Sombrero and the Ultra-Compact Dwarfs
This week’s OOTW features Jean Tate’s OOTD posted on the 28th of September.
This is M104, otherwise known as the Sombrero galaxy. Lurking in the picture above hanging in front of the galaxy’s halo and blending in with all the stars of our galaxy is a strange little thing; an Ultra-Compact Dwarf (UCD) called SUCD1 :
UCDs are very compact objects, with millions of stars crowded into a small area as small as 200 light years across! They are rather luminous, showing up on the SDSS as star-like points. The UCDs have been observed in the Fornax cluster, which you can read about in the papers linked to in Jean Tate’s OOTD.
These objects are currently the subject of a lot of debate; are they dwarf galaxies or aren’t they?
Jean Tate summarises this, calling into question if the dwarfs are galaxies or more like globular clusters:
The jury is still well and truly out; however, UCDs do fit several (elliptical) galaxy scaling relationships better than they do globular cluster ones.
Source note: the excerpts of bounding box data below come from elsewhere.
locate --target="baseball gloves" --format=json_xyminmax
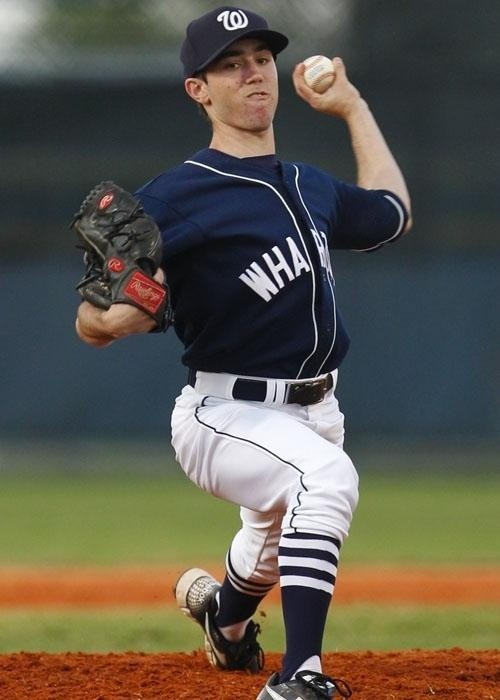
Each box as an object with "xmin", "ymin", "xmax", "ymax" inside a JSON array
[{"xmin": 65, "ymin": 178, "xmax": 173, "ymax": 337}]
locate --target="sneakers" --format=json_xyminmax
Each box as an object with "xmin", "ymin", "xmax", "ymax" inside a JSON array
[
  {"xmin": 173, "ymin": 567, "xmax": 264, "ymax": 672},
  {"xmin": 255, "ymin": 671, "xmax": 353, "ymax": 700}
]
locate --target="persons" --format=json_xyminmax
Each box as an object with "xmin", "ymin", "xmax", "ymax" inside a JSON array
[{"xmin": 72, "ymin": 5, "xmax": 417, "ymax": 700}]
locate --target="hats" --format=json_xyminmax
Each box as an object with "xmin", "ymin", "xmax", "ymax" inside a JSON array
[{"xmin": 180, "ymin": 6, "xmax": 289, "ymax": 77}]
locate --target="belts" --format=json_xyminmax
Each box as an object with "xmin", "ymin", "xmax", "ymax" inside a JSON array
[{"xmin": 186, "ymin": 368, "xmax": 334, "ymax": 406}]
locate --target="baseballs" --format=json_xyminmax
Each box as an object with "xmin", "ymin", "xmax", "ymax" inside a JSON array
[{"xmin": 301, "ymin": 54, "xmax": 338, "ymax": 94}]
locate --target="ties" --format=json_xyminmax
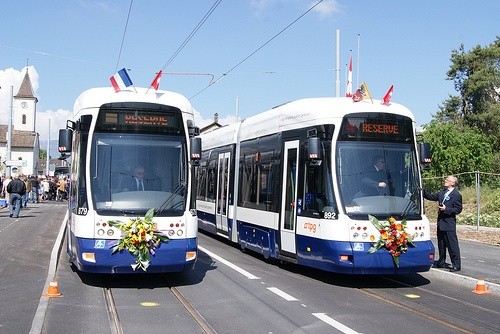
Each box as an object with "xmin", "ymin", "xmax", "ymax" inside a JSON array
[{"xmin": 138, "ymin": 180, "xmax": 143, "ymax": 191}]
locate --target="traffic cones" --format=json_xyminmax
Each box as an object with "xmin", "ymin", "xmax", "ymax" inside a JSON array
[
  {"xmin": 43, "ymin": 280, "xmax": 65, "ymax": 298},
  {"xmin": 472, "ymin": 279, "xmax": 492, "ymax": 295}
]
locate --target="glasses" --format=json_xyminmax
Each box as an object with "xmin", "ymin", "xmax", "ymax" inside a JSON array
[
  {"xmin": 135, "ymin": 171, "xmax": 144, "ymax": 175},
  {"xmin": 445, "ymin": 179, "xmax": 452, "ymax": 182},
  {"xmin": 377, "ymin": 160, "xmax": 386, "ymax": 163}
]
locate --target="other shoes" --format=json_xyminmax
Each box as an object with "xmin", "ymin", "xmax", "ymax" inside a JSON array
[
  {"xmin": 9, "ymin": 213, "xmax": 13, "ymax": 217},
  {"xmin": 450, "ymin": 268, "xmax": 457, "ymax": 272},
  {"xmin": 432, "ymin": 264, "xmax": 445, "ymax": 268},
  {"xmin": 16, "ymin": 215, "xmax": 19, "ymax": 218}
]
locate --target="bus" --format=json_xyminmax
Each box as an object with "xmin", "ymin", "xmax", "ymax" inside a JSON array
[
  {"xmin": 58, "ymin": 86, "xmax": 203, "ymax": 275},
  {"xmin": 193, "ymin": 97, "xmax": 435, "ymax": 275}
]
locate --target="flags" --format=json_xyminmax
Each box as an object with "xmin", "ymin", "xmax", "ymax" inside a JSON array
[
  {"xmin": 382, "ymin": 84, "xmax": 393, "ymax": 105},
  {"xmin": 150, "ymin": 70, "xmax": 162, "ymax": 90},
  {"xmin": 352, "ymin": 82, "xmax": 372, "ymax": 102},
  {"xmin": 346, "ymin": 55, "xmax": 353, "ymax": 97},
  {"xmin": 109, "ymin": 67, "xmax": 134, "ymax": 93}
]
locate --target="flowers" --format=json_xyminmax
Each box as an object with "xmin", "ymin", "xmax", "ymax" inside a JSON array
[
  {"xmin": 372, "ymin": 213, "xmax": 417, "ymax": 268},
  {"xmin": 108, "ymin": 207, "xmax": 168, "ymax": 272}
]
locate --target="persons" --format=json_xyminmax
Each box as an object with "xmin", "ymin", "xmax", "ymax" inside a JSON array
[
  {"xmin": 0, "ymin": 173, "xmax": 70, "ymax": 210},
  {"xmin": 121, "ymin": 164, "xmax": 154, "ymax": 192},
  {"xmin": 6, "ymin": 176, "xmax": 27, "ymax": 218},
  {"xmin": 423, "ymin": 175, "xmax": 463, "ymax": 272},
  {"xmin": 351, "ymin": 154, "xmax": 408, "ymax": 198}
]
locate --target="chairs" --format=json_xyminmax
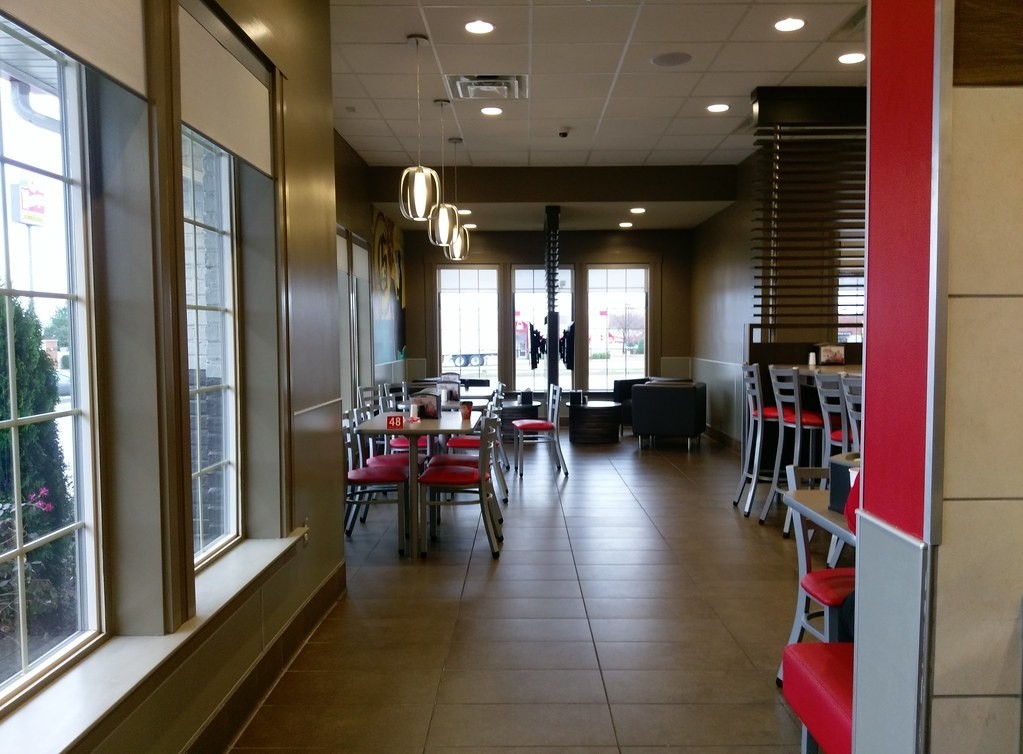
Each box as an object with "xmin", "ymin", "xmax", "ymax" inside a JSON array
[
  {"xmin": 417, "ymin": 415, "xmax": 504, "ymax": 560},
  {"xmin": 354, "ymin": 407, "xmax": 427, "ymax": 526},
  {"xmin": 757, "ymin": 363, "xmax": 841, "ymax": 537},
  {"xmin": 427, "ymin": 409, "xmax": 502, "ymax": 536},
  {"xmin": 512, "ymin": 383, "xmax": 567, "ymax": 478},
  {"xmin": 633, "ymin": 381, "xmax": 707, "ymax": 453},
  {"xmin": 343, "ymin": 410, "xmax": 410, "ymax": 557},
  {"xmin": 733, "ymin": 362, "xmax": 786, "ymax": 519},
  {"xmin": 358, "ymin": 382, "xmax": 440, "ymax": 500},
  {"xmin": 447, "ymin": 382, "xmax": 511, "ymax": 504},
  {"xmin": 805, "ymin": 368, "xmax": 862, "ymax": 568},
  {"xmin": 773, "ymin": 465, "xmax": 853, "ymax": 754}
]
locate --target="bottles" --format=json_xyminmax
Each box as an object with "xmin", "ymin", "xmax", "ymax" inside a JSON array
[
  {"xmin": 583, "ymin": 396, "xmax": 586, "ymax": 404},
  {"xmin": 410, "ymin": 399, "xmax": 418, "ymax": 420},
  {"xmin": 418, "ymin": 400, "xmax": 425, "ymax": 419},
  {"xmin": 809, "ymin": 351, "xmax": 816, "ymax": 364},
  {"xmin": 441, "ymin": 387, "xmax": 453, "ymax": 402}
]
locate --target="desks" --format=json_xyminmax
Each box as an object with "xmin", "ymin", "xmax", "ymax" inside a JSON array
[
  {"xmin": 783, "ymin": 487, "xmax": 857, "ymax": 550},
  {"xmin": 397, "ymin": 398, "xmax": 490, "ymax": 462},
  {"xmin": 354, "ymin": 410, "xmax": 482, "ymax": 562},
  {"xmin": 420, "ymin": 385, "xmax": 497, "ymax": 438},
  {"xmin": 768, "ymin": 365, "xmax": 862, "ymax": 382}
]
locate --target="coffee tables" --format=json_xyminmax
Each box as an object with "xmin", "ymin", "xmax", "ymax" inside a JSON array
[
  {"xmin": 566, "ymin": 401, "xmax": 622, "ymax": 445},
  {"xmin": 502, "ymin": 400, "xmax": 541, "ymax": 444}
]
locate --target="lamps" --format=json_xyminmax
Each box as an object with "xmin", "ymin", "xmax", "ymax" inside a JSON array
[
  {"xmin": 445, "ymin": 137, "xmax": 469, "ymax": 261},
  {"xmin": 397, "ymin": 33, "xmax": 441, "ymax": 222},
  {"xmin": 428, "ymin": 99, "xmax": 459, "ymax": 247}
]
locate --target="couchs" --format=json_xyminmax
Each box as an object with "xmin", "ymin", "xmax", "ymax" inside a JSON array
[{"xmin": 614, "ymin": 376, "xmax": 694, "ymax": 429}]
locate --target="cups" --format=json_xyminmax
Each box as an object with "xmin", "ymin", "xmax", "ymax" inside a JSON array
[{"xmin": 459, "ymin": 401, "xmax": 473, "ymax": 419}]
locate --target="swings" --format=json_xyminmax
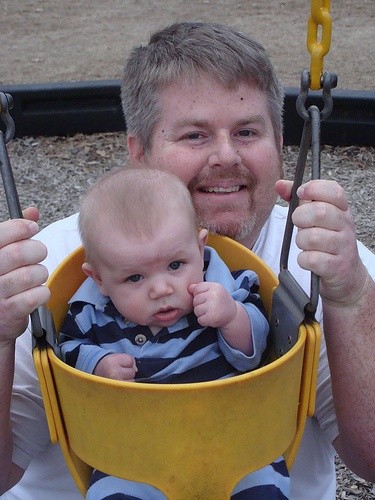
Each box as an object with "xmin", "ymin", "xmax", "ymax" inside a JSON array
[{"xmin": 0, "ymin": 0, "xmax": 339, "ymax": 500}]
But perhaps the most intriguing thing is that at least some UCDs seem to have mass-to-light ratios which suggest lots of dark matter, just like dwarf ellipticals (globular clusters seem to have essentially no dark matter) … so perhaps UCDs are not dwarf ellipticals because they are so close to massive cD (giant elliptical) galaxies?
This very interesting paper by Michael Hilker et al includes some very interesting scenarios as to how the UCDs form, including the UCDs being remnants of the centres of galaxies, or the result of globular clusters merging or that they are indeed dwarf galaxies! The paper also researches whether UCDs have dark matter haloes or not.